On one unusually mild afternoon in February I was tasked to take some documents over to Capital Hill for some signatures. To entertain myself on the shuttle ride over, I stuck 3 pieces of bubble gum in my mouth and admired the architecture of the Washington skyline through exploding pink bubbles.
For those that are not aware, chewing gum in a military uniform is a no-no. And because I am a gum junky I had my share of ass-reamings from senior officers who reminded me of this fact.
After I finished my business, I was standing on the street corner waiting for the shuttle to reappear, still chomping on my gum. Realizing that I was headed back to military central, I decided to dispose of it. With no trashcan in sight I launched the wad of gum from my mouth with a shot-putter’s might towards the gutter, but it fell short bouncing on the curb and back to the sidewalk.
No sooner than the gum came to rest, two gentleman appeared and checked their watches, no doubt in anticipation of the shuttle. One nearly stepped in my gum which by now had flattened and was in a mortal oozing spread due to a nearby steam grate that was emitting heat. Thoughts of going over and attempting to move it flashed in my mind.
Out of my peripheral, a black limousine comes to a stop in front of me, in front of my gum. The door opens and a rather large Ted
Kennedy climbs out and steps right into the pink blob. He walks a few steps and starts dragging his foot. And then he pounds it on the pavement. Sticky pink strands of Bubblicious are trailing behind him.
Ted Kennedy drags the heel of his shoe over one of the steps of the building and blurts out in that thick New England accent that conjours an ~Ask not, what your country can do for you~ moment, “There’s gawd damn gum on the battom of my shooooe.”

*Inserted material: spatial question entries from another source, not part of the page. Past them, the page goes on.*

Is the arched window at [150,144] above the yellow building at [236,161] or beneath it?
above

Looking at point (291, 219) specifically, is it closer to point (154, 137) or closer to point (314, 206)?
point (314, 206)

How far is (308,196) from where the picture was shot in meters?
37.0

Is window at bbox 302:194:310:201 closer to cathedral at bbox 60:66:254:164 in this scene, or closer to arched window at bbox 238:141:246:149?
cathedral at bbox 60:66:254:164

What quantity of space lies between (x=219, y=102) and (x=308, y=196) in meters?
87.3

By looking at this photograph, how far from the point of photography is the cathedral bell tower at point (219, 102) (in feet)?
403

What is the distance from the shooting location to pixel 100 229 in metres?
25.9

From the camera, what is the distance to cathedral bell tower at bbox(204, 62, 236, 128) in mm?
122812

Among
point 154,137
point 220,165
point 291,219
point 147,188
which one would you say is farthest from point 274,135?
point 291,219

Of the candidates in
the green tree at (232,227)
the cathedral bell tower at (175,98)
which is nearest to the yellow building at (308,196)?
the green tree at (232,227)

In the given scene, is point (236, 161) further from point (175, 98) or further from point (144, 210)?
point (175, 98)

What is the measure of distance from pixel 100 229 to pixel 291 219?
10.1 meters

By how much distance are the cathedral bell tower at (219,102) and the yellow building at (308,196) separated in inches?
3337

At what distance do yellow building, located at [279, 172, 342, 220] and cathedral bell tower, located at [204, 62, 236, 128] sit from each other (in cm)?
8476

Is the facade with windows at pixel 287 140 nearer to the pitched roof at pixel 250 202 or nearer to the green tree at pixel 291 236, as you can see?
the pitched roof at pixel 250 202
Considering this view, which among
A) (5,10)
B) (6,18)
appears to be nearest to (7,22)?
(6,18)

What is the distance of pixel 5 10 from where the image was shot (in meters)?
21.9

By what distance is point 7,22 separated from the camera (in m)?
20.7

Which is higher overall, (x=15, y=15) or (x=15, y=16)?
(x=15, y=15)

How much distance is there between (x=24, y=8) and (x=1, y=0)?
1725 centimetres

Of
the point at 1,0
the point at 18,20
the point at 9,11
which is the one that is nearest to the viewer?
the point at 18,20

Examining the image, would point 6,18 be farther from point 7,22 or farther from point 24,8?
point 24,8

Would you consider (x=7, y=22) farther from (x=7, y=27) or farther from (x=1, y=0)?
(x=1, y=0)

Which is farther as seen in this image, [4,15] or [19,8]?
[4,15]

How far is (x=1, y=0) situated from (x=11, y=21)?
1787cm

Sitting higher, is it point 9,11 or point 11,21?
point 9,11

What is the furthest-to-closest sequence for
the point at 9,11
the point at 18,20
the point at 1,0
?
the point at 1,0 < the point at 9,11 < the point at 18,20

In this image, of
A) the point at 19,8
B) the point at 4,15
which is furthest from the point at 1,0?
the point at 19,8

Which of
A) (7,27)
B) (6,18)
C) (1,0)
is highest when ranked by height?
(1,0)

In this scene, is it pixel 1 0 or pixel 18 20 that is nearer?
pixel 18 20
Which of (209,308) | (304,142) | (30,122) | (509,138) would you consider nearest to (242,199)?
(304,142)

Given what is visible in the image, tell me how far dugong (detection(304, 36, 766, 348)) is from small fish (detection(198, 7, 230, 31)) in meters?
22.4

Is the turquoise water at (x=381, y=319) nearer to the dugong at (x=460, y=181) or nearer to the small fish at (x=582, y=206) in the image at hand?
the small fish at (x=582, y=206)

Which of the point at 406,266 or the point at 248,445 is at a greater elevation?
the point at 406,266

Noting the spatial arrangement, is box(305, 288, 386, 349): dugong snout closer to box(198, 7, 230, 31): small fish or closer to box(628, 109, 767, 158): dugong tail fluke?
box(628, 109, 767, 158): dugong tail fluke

I am not sure who he was talking to – he was alone.
He climbed the rest of the steps dragging his left foot and flailing his arms about in effort to keep his bloated body balanced.
Out of sight, I could still hear the faint sounds of Ted Kennedy, although unintelligible, he was clearly pissed and no doubt complaining to security about my gum on the bottom of his shoe.
After returning to the Pentagon shaped building, I sat at my desk sifting through phone messages. In a coworker’s cubicle I could hear a radio broadcasting G. Gordon Liddy who was talking about the Bill Clinton and health care. Just before G. Gordon went to commercial break he said, “A Happy Birthday to Ted Kennedy today…”
I wonder if the biographers who will write Ted Kennedy’s life story will mention this Bubblicious moment……..probably not. Which is why it is here.
…….Up next Pentagon Kabuki Theater
November 27, 2006 at 9:57 pm
LOL, I want to send this to Ted. Do you still write for the Dealer? We are big fans of Blaine Chowder, and your alter ego.
Keep on brother.
November 28, 2006 at 2:59 am
The Dealer has changed hands and I have never been invited back as a writer. But they still have my stories archived and you can check them out anytime you want.
Also, Rufus McSpilch and myself are collaborating on a self-published book that will include all my stories from the dealer as well as many other items of interest. At some point I will let you know when it is coming out. It won’t be until next year though.